[EXTRACTO DEL DOCUMENTO]
##########

Hoja suelta de opinión del profesor Gilberto Loaiza Cano. Licenciado en Filología, Master en Historia y Doctor en Sociología. Profesor titular del Departamento de Filosofía, Universidad del Valle. Premio Ciencias Sociales y Humanas, Fundación Alejandro Ángel Escobar, 2012. Línea de investigación: Historia intelectual de Colombia.

miércoles, 16 de agosto de 2023

Pintado en la Pared No. 296

 

El mundo ha cambiado y no ha cambiado

 

Creo que pertenezco a una generación que ha vivido en buena parte de su existencia adulta cambios muy significativos en la sensibilidad colectiva, en lo que suelen llamar la visión del mundo y que para otros son los valores o las ideas acerca de lo bueno y lo malo. También hemos vivido cambios muy significativos en la vida material.

Mi generación comenzó a caminar por las universidades usando la hoy arcaica máquina de escribir, así escribí mis monografías de pregrado y de maestría. En aquellos años, inicios de la década de 1980, usábamos cabinas telefónicas para llamar a la novia; teníamos un apartado aéreo en el que esperábamos noticias de algún generoso envío de nuestros padres. Una década después ya existía el beeper, en la universidad ya había salas de informática con unos aparatosos computadores. Iniciando el 2000 ya había los primeros celulares y nuestros amigos o nuestras novias podían contarnos cómo les fue subiendo o bajando del autobús. Para 2010 comenzaban a ser populares los computadores y las memorias portátiles que fueron desplazando los cassettes y los discos compactos. Y un poco más acá llegaron la carpeta drive y la nube para guardar grandes volúmenes de información. Nuestras primeras lecturas universitarias fueron laboriosas copias en papel mimeografiado. Luego se masificó la fotocopiadora y llenamos nuestros cuartos estudiantiles de papeles anillados que contenían libros y artículos de revistas. Hoy los libros viajan y se amontonan en formatos digitales.

##########

[REQUISITOS DEL PROBLEMA] Según el extracto del documento, ¿con qué se escribieron las monografías de pregrado y de maestría que menciona?

##########

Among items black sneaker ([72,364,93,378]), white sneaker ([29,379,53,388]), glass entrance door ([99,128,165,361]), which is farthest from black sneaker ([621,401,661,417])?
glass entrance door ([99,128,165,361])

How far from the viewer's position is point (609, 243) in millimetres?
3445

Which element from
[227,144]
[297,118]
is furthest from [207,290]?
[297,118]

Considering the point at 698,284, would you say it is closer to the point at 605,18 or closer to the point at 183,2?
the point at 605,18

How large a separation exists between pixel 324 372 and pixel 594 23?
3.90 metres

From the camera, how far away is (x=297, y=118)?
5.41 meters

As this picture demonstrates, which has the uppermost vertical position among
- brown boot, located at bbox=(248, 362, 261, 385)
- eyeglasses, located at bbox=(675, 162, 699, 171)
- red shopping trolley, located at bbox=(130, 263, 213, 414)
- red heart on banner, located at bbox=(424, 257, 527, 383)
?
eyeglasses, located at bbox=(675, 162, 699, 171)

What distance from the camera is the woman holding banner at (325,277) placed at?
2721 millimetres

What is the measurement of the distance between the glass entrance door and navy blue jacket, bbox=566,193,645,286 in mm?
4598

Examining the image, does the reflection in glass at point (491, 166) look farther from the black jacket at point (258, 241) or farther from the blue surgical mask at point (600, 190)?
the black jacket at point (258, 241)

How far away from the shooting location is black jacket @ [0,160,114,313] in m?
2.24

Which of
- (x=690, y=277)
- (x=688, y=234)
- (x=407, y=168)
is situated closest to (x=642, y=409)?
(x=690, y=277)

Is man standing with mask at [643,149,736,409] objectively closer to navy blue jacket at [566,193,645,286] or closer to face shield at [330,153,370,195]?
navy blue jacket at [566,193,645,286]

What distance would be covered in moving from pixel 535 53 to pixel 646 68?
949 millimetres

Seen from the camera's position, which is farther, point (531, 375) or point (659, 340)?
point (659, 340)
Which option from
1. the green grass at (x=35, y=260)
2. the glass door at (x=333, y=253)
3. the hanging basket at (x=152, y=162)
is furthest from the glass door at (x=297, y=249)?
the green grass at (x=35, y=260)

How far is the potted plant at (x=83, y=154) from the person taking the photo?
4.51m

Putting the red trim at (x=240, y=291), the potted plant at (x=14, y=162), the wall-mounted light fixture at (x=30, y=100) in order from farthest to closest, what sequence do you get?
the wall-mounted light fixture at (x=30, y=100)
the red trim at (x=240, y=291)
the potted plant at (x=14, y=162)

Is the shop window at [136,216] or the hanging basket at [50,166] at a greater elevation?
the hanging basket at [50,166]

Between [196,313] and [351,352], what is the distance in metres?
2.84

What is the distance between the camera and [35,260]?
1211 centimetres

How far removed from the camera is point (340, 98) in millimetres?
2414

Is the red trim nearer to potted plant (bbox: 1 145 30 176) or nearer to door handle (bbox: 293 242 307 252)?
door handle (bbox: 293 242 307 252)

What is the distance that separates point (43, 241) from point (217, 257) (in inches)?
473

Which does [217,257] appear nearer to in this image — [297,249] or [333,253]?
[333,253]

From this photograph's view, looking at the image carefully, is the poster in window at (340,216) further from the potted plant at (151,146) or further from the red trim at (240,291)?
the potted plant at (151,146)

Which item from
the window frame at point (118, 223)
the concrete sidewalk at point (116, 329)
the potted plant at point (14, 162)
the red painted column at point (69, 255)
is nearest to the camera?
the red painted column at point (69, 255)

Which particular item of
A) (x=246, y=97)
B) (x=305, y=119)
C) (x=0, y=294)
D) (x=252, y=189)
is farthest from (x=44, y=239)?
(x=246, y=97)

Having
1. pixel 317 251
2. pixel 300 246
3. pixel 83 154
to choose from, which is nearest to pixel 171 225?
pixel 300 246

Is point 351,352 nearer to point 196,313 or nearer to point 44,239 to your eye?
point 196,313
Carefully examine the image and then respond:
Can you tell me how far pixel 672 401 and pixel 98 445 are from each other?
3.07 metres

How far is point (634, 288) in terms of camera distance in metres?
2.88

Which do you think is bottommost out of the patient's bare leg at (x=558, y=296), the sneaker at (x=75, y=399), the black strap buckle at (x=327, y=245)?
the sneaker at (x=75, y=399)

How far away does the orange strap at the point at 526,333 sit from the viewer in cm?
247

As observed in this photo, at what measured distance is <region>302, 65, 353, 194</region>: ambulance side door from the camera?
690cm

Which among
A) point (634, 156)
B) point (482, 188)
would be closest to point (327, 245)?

##########

[LA RESPUESTA] Con la máquina de escribir.